What is the differecne between a "stochastic world" and a "partially observable world", and how does that it change the problem that an RL agent has to solve?

I have read "Reinforcement Learning: An Introduction" by Sutton and Barto. In the textbooks question Noel Welsh comments about it:

[The book] covers the fundamentals of bandit algorithms and reinforcement learning in fully observable worlds (MDPs). Note it says very little about generalisation and practically nothing about acting in partially observable worlds (POMDPs).
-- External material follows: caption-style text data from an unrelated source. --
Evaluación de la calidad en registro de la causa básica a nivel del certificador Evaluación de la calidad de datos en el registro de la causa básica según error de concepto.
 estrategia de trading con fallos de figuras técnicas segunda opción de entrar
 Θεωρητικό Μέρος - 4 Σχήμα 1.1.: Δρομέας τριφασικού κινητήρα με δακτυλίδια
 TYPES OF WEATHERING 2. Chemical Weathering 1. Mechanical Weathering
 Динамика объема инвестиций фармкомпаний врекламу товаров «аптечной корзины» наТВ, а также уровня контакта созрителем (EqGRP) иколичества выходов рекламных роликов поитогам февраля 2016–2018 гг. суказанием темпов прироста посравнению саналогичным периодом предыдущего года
I have noticed that many examples use deterministic environments, but I understood that almost all methods also work for stochastic environments. Does it really make a difference to the learning strategy (or the function approximator) of an agent if the environment is not fully observable? I have recently started to read about the concept of causality, is it maybe connected to that?

asked Apr 15 '12 at 07:45

maxy's gravatar image



Try to get your hands on "probabilistic robotics". It talks about POMDPs a lot more.

The short answer to your question is: If there are unobserved states, it is much harder to learn a good policy.yes, unobserved states are a lot more difficult to learn a good policy.

In an MDP, the reward you optain from getting from one state to another with a given action is fixed. In a POMDP it is not.

Also, in a stochastic environment, you can learn which action will lead to which state with which probability. This is not so easy in a POMDP, where the state you end up in will depend on unobserved variables.

(Apr 15 '12 at 08:16) Andreas Mueller

Partially observed is a world in which you don't observe everything there is to observe. A stochastic world, however, is a world that obeys a certain probability distribution, and is not, for example, behaving adversarially (that is, always choosing the worst possible reaction to your actions) or deterministically (that is, always doing the same thing when you do something).

(Apr 16 '12 at 18:07) Alexandre Passos ♦

Thanks for the comments. My current conclusion is: in a partially observable world (which can also be stochastic), you can use past observations to make a better guess about the current state of the world, and thus better decisions. In a stochastic (but fully observable) world, the past observations are completely useless (except for the learning process, of course).

I didn't consider adversarial worlds so far (I guess those would include games like chess).

(Apr 20 '12 at 02:25) maxy

As far as I know, in stochastic environments, there are no "observations". You know in which state you are.

(Apr 20 '12 at 03:57) Andreas Mueller

One Answer:

In a stochastic world there is a transition probability distribution which determines which state the agent moves to next given the current state and the action it takes e.g. in the GridWorld, the robot takes an action that is supposed to move it to a neighbouring square but with some probability, it ends up failing and lands in a random square. In general, MDPs have stochastic transitions but they are completely observable, the agent always knows exactly which state it's in.

In a partially observable setting, the current state is unknown and the best we can do is indirectly obtain information about it through an observation model (POMDPs) or a test (PSR's). This adds an extra level of complexity to a planning problem because we have to choose the best action according to our belief state (distribution over all possible states). Also we must take into account our uncertainty in future states when planning (e.g we might not be able to execute plans which depend on us knowing which state we will be in in the future).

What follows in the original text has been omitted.